-- Work to be completed --
Please copy each of the records below word for word, changing nothing.

******************************

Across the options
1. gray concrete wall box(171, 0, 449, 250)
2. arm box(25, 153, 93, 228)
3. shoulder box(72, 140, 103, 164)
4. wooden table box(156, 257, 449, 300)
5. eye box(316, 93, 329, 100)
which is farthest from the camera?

******************************

-- Exercise answer --
Across the options
1. gray concrete wall box(171, 0, 449, 250)
2. arm box(25, 153, 93, 228)
3. shoulder box(72, 140, 103, 164)
4. wooden table box(156, 257, 449, 300)
5. eye box(316, 93, 329, 100)
which is farthest from the camera?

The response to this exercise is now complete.